Exercise
With every picture left out, restate the listing below exactly as written.

====== Dataset content ======

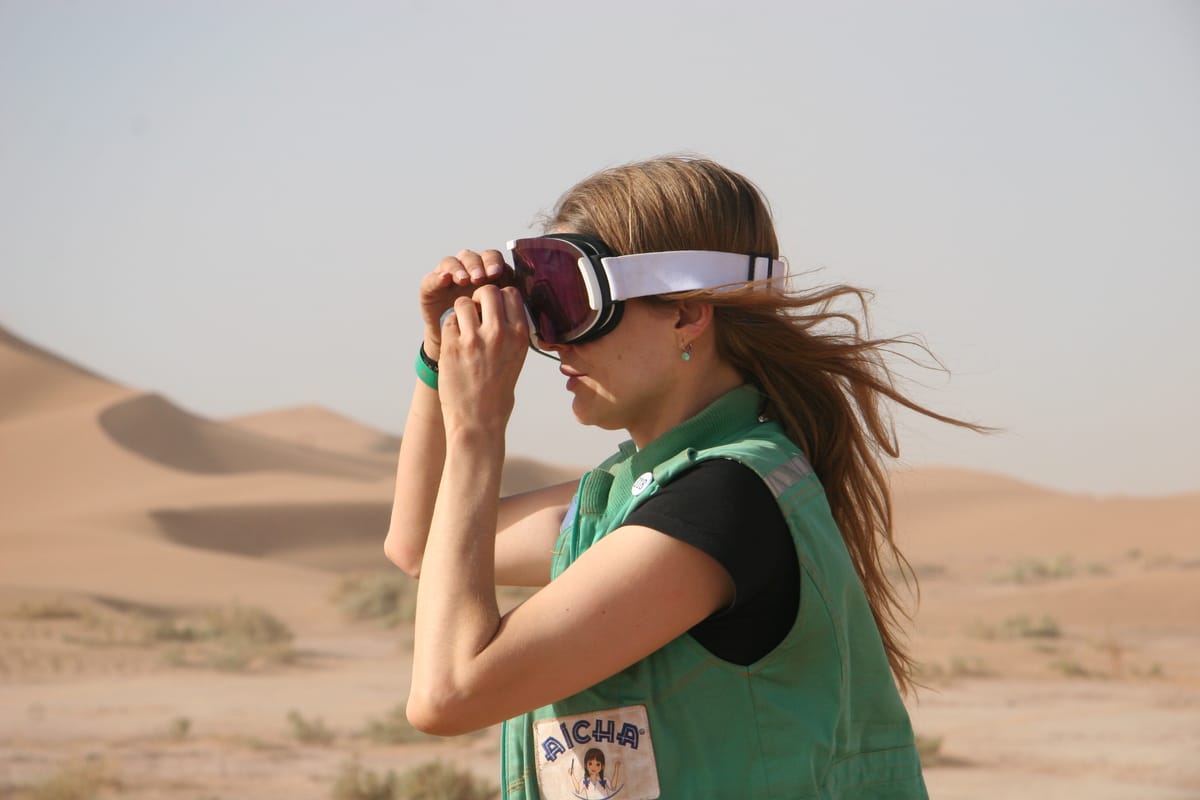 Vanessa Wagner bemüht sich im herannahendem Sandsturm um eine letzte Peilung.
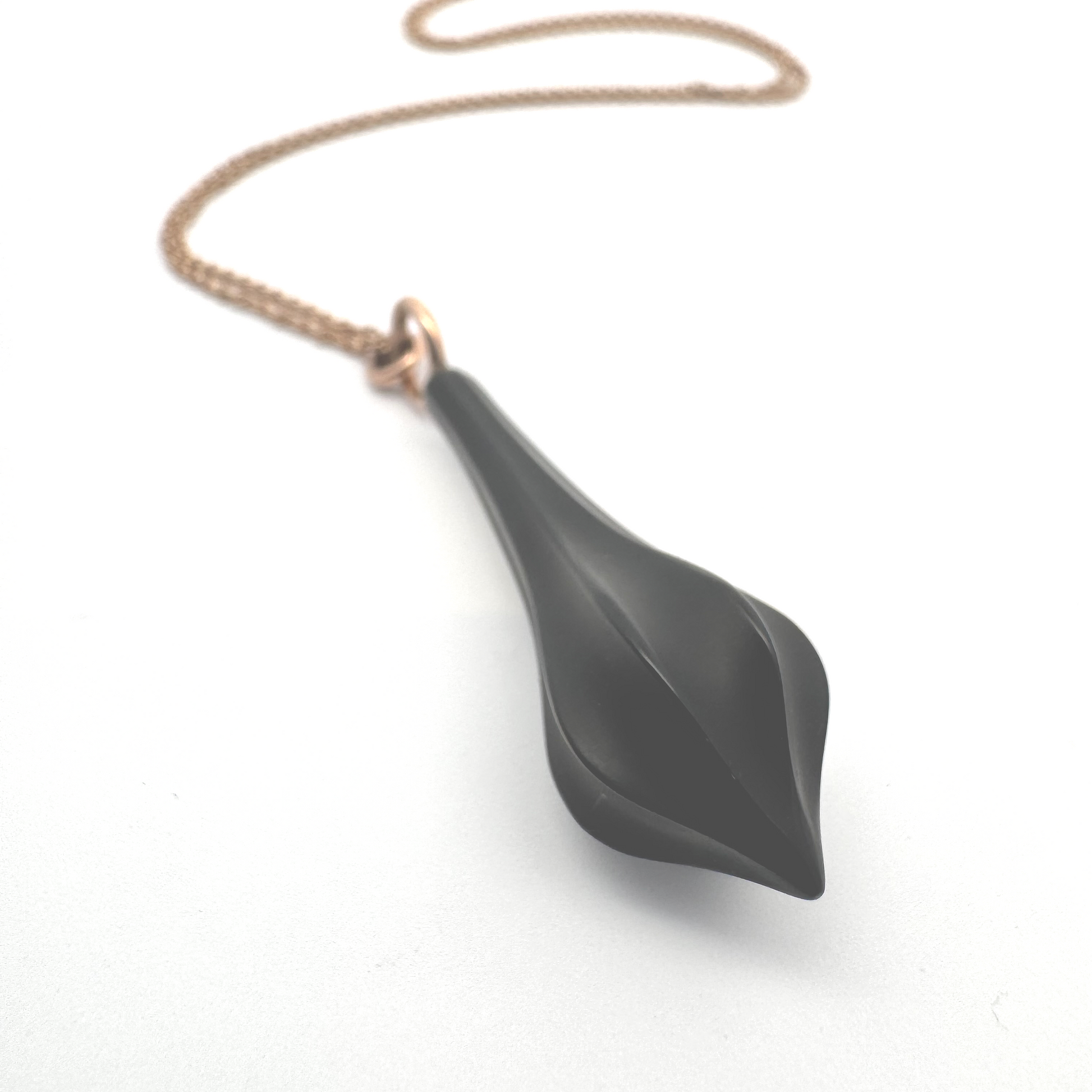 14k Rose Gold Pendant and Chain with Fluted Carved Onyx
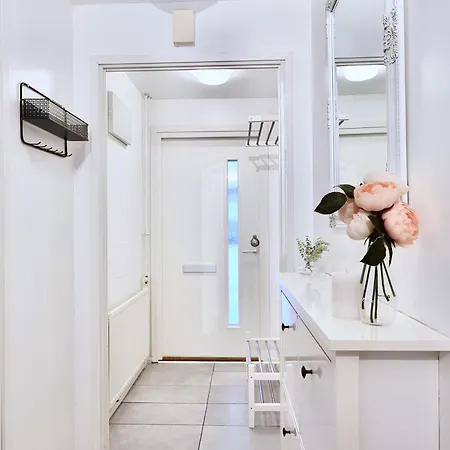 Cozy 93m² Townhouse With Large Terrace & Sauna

======

Output
 Vanessa Wagner bemüht sich im herannahendem Sandsturm um eine letzte Peilung.
 14k Rose Gold Pendant and Chain with Fluted Carved Onyx
 Cozy 93m² Townhouse With Large Terrace & Sauna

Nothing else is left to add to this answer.